Jem is thrown into further turbulence by her intense connection with youth pastor Owen (Lewis Pullman). As their bond deepens and soon turns transgressive, Jem struggles with conflicting loyalties to the church, her community, and her autonomy. Writer/director Parmet, whose empathetic lens previously distinguished shorts “Spring” and “Kira Burning,” steers her feature debut through a compassionate yet unflinching interrogation of power dynamics in religion and sexuality, the kind that can engender both desire and shame, repression and release.
“The Starling Girl” premiered at Sundance earlier this year, with Bleecker Street then acquiring the film for stateside release on May 12th. Out of the festival, RogerEbert.com sat down with Parmet, Scanlen, and Pullman to discuss filming some of its most challenging scenes, not losing sight of their main character, and dancing as a form of sacred self-expression.
This interview has been edited and condensed.
Let’s start by discussing the film’s origins. Laurel, I know you had spent time with women from a religious fundamentalist community while working on another project.
Laurel Parmet: That was eye-opening for me. My first instinct when I put them was to think, “Wow, this is really backwards.” Their church believed that patriarchy was ordained by God, that women were created to submit to men, and that it was the woman’s responsibility not to lead a man into temptation. These women basically learned to be ashamed of their desires, that their bodies are not their own, that their bodies belonged to God.

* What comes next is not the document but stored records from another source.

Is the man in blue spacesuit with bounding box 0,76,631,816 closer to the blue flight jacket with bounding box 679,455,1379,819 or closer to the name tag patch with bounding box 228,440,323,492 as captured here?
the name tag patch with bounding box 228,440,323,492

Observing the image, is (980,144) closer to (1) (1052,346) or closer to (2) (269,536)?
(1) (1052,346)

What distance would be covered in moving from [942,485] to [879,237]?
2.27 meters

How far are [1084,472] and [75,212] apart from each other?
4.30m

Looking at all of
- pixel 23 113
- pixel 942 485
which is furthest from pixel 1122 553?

At first, I felt like it was pretty backward. But, the more I thought about it, I saw similarities to how I grew up, in our culture. When I was a teenager, I had a relationship with an older guy and had guilt about it, because I had a lot of agency. I pursued him. I didn’t feel like a victim. I felt like I was mature enough in what was happening. My time with those women was meaningful because it made me reflect back on my own relationship. It made me think about it in ways that I hadn’t before, and it made me recognize that guilt and think about it. It made me realize how universal the female experience is, no matter how you grow up.